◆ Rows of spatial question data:
******************************
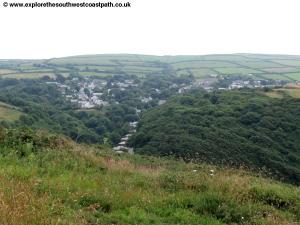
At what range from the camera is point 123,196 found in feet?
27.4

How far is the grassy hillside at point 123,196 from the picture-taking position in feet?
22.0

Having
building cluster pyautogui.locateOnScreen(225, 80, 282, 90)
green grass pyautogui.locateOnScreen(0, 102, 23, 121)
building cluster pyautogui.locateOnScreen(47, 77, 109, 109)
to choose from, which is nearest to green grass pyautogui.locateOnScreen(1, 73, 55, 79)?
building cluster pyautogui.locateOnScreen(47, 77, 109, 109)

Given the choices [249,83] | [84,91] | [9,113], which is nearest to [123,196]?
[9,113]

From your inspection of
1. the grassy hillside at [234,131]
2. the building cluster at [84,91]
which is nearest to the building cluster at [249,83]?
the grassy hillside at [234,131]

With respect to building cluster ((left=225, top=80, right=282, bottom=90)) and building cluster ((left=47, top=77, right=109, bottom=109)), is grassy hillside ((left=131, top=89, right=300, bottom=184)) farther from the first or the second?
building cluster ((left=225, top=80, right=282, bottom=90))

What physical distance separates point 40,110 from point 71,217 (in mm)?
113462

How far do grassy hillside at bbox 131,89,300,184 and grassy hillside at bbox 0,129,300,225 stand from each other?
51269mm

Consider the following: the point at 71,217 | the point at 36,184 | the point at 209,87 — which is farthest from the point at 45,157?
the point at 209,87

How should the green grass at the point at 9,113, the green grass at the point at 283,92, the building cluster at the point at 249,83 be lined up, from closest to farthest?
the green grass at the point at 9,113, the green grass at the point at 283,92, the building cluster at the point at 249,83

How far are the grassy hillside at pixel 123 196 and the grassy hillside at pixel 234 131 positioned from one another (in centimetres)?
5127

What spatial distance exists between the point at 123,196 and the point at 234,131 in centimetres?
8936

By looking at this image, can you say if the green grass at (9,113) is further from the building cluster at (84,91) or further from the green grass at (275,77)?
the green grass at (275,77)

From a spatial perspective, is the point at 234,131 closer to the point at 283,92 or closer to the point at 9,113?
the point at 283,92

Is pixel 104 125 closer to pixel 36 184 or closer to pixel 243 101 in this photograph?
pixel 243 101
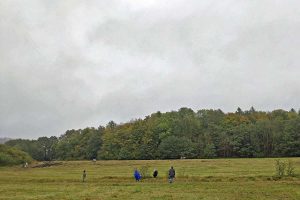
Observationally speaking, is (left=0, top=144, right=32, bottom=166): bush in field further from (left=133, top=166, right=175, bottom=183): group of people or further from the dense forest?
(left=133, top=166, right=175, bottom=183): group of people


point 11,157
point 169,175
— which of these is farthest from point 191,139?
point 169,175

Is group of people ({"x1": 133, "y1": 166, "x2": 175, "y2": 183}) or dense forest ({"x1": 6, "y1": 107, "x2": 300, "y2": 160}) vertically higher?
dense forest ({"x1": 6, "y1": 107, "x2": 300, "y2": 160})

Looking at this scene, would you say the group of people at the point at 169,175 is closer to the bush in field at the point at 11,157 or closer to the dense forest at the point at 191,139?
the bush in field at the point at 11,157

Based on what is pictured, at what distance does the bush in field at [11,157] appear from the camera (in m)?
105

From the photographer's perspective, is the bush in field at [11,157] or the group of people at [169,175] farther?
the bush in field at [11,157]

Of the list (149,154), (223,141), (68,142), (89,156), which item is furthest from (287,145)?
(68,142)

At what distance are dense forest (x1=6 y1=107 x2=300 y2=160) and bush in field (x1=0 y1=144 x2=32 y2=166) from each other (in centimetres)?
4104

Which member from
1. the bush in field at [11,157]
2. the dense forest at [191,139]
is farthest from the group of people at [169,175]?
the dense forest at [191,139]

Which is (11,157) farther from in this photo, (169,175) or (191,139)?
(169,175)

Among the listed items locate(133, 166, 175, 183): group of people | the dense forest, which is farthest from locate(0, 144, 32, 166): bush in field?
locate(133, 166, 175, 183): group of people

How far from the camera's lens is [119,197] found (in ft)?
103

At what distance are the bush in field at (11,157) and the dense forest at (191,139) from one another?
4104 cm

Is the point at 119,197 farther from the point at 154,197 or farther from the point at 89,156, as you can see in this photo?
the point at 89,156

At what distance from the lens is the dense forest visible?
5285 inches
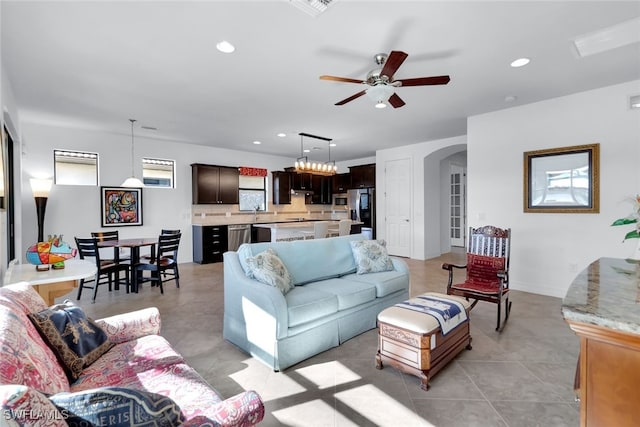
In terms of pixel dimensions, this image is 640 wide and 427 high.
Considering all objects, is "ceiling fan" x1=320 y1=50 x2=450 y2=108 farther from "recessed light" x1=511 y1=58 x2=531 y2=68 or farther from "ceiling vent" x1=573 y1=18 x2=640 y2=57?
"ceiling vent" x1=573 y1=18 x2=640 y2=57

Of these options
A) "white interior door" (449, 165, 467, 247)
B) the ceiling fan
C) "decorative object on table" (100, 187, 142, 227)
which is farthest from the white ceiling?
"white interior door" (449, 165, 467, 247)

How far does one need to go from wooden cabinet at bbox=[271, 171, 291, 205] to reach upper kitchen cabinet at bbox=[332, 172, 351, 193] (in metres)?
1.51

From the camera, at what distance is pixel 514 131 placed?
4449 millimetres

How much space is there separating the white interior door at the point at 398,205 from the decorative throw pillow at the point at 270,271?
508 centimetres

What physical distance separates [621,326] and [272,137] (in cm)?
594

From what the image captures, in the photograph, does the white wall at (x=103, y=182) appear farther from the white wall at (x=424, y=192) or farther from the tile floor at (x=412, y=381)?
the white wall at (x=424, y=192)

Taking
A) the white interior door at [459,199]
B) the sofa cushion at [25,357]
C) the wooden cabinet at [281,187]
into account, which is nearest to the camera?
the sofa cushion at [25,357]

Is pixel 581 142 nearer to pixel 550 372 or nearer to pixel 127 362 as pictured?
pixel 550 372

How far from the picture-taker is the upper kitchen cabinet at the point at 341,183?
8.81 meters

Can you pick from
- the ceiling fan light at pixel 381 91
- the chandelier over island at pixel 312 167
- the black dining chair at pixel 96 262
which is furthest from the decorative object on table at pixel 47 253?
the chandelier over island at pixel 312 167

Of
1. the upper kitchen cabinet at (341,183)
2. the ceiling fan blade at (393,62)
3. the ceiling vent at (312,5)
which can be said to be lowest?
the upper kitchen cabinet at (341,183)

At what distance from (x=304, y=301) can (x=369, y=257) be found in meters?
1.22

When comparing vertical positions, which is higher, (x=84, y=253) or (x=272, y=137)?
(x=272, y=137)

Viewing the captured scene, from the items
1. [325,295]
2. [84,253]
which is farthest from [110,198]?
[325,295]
******************************
◆ To do: Reproduce the records above exactly, leaving out every picture they contain.

◆ Result of this task:
At what range from the camera is point 123,196 found in feet?
27.4

How far is the grassy hillside at point 123,196 from the picture-taking position in feet?
22.0

Having
building cluster pyautogui.locateOnScreen(225, 80, 282, 90)
green grass pyautogui.locateOnScreen(0, 102, 23, 121)
building cluster pyautogui.locateOnScreen(47, 77, 109, 109)
to choose from, which is nearest to green grass pyautogui.locateOnScreen(1, 73, 55, 79)?
building cluster pyautogui.locateOnScreen(47, 77, 109, 109)

Given the choices [249,83] | [84,91] | [9,113], which is nearest to [123,196]?
[9,113]

From your inspection of
1. the grassy hillside at [234,131]
2. the building cluster at [84,91]
which is nearest to the building cluster at [249,83]?
the grassy hillside at [234,131]

With respect to building cluster ((left=225, top=80, right=282, bottom=90)) and building cluster ((left=47, top=77, right=109, bottom=109)), is grassy hillside ((left=131, top=89, right=300, bottom=184)) farther from the first or the second?
building cluster ((left=225, top=80, right=282, bottom=90))

What physical distance separates point 40,110 from point 71,217 (in mm)?
113462

How far do grassy hillside at bbox 131,89,300,184 and grassy hillside at bbox 0,129,300,225 stand from each other?
51269mm

Consider the following: the point at 71,217 | the point at 36,184 | the point at 209,87 — which is farthest from the point at 45,157?
the point at 209,87

How should the green grass at the point at 9,113, the green grass at the point at 283,92, the building cluster at the point at 249,83 be lined up, from closest to farthest?
the green grass at the point at 9,113, the green grass at the point at 283,92, the building cluster at the point at 249,83

How far are the grassy hillside at pixel 123 196 and the grassy hillside at pixel 234 131 positioned from one another (in centimetres)?
5127

What spatial distance exists between the point at 123,196 and the point at 234,131 in centimetres?
8936

By looking at this image, can you say if the green grass at (9,113) is further from the building cluster at (84,91) or further from the green grass at (275,77)?
the green grass at (275,77)

From a spatial perspective, is the point at 234,131 closer to the point at 283,92 or closer to the point at 9,113?
the point at 283,92

Is pixel 104 125 closer to pixel 36 184 or closer to pixel 243 101 in this photograph?
pixel 243 101
Observationally speaking, is (left=0, top=144, right=32, bottom=166): bush in field further from (left=133, top=166, right=175, bottom=183): group of people or further from the dense forest?
(left=133, top=166, right=175, bottom=183): group of people


point 11,157
point 169,175
— which of these is farthest from point 191,139?
point 169,175

Is group of people ({"x1": 133, "y1": 166, "x2": 175, "y2": 183}) or dense forest ({"x1": 6, "y1": 107, "x2": 300, "y2": 160}) vertically higher?
dense forest ({"x1": 6, "y1": 107, "x2": 300, "y2": 160})

Looking at this scene, would you say the group of people at the point at 169,175 is closer to the bush in field at the point at 11,157 or closer to the dense forest at the point at 191,139?
the bush in field at the point at 11,157

Based on what is pictured, at what distance does the bush in field at [11,157] appear from the camera (in m)?
105

From the photographer's perspective, is the bush in field at [11,157] or the group of people at [169,175] farther?
the bush in field at [11,157]

Of the list (149,154), (223,141), (68,142), (89,156), which item is furthest from (287,145)?
(68,142)

At what distance are dense forest (x1=6 y1=107 x2=300 y2=160) and bush in field (x1=0 y1=144 x2=32 y2=166) from each other (in centimetres)?
4104

Which member from
1. the bush in field at [11,157]
2. the dense forest at [191,139]
is farthest from the group of people at [169,175]?
the dense forest at [191,139]

Which is (11,157) farther from in this photo, (169,175) or (191,139)?
(169,175)

Among the listed items locate(133, 166, 175, 183): group of people | the dense forest, which is farthest from locate(0, 144, 32, 166): bush in field?
locate(133, 166, 175, 183): group of people

How far from the camera's lens is [119,197] found (in ft)?
103

At what distance are the bush in field at (11,157) and the dense forest at (191,139) from one another?
4104 cm

Is the point at 119,197 farther from the point at 154,197 or farther from the point at 89,156, as you can see in this photo?
the point at 89,156

At what distance from the lens is the dense forest visible?
5285 inches
In terms of pixel dimensions, this image is 640 wide and 427 high.
Considering all objects, is "ceiling fan" x1=320 y1=50 x2=450 y2=108 farther from "recessed light" x1=511 y1=58 x2=531 y2=68 or farther from "ceiling vent" x1=573 y1=18 x2=640 y2=57?
"ceiling vent" x1=573 y1=18 x2=640 y2=57

Of these options
A) "white interior door" (449, 165, 467, 247)
B) the ceiling fan
C) "decorative object on table" (100, 187, 142, 227)
which is farthest from the white ceiling?
"white interior door" (449, 165, 467, 247)

How far does one need to go from wooden cabinet at bbox=[271, 171, 291, 205] to reach upper kitchen cabinet at bbox=[332, 172, 351, 193] (in metres)?
1.51

From the camera, at what distance is pixel 514 131 placed?
4449 millimetres

How much space is there separating the white interior door at the point at 398,205 from the decorative throw pillow at the point at 270,271?
508 centimetres

What physical distance separates [621,326] and [272,137] (in cm)?
594

From what the image captures, in the photograph, does the white wall at (x=103, y=182) appear farther from the white wall at (x=424, y=192) or farther from the tile floor at (x=412, y=381)?
the white wall at (x=424, y=192)

Taking
A) the white interior door at [459,199]
B) the sofa cushion at [25,357]
C) the wooden cabinet at [281,187]
into account, which is nearest to the camera?
the sofa cushion at [25,357]

Is pixel 581 142 nearer to pixel 550 372 or nearer to pixel 127 362 as pictured?
pixel 550 372

How far from the picture-taker is the upper kitchen cabinet at the point at 341,183?
8.81 meters

Can you pick from
- the ceiling fan light at pixel 381 91
- the chandelier over island at pixel 312 167
- the black dining chair at pixel 96 262
which is furthest from the decorative object on table at pixel 47 253?
the chandelier over island at pixel 312 167

Of
1. the upper kitchen cabinet at (341,183)
2. the ceiling fan blade at (393,62)
3. the ceiling vent at (312,5)
which can be said to be lowest?
the upper kitchen cabinet at (341,183)

At what distance from (x=304, y=301) can (x=369, y=257) be found in meters?
1.22

When comparing vertical positions, which is higher, (x=84, y=253) or (x=272, y=137)?
(x=272, y=137)

Viewing the captured scene, from the items
1. [325,295]
2. [84,253]
which is farthest from [110,198]?
[325,295]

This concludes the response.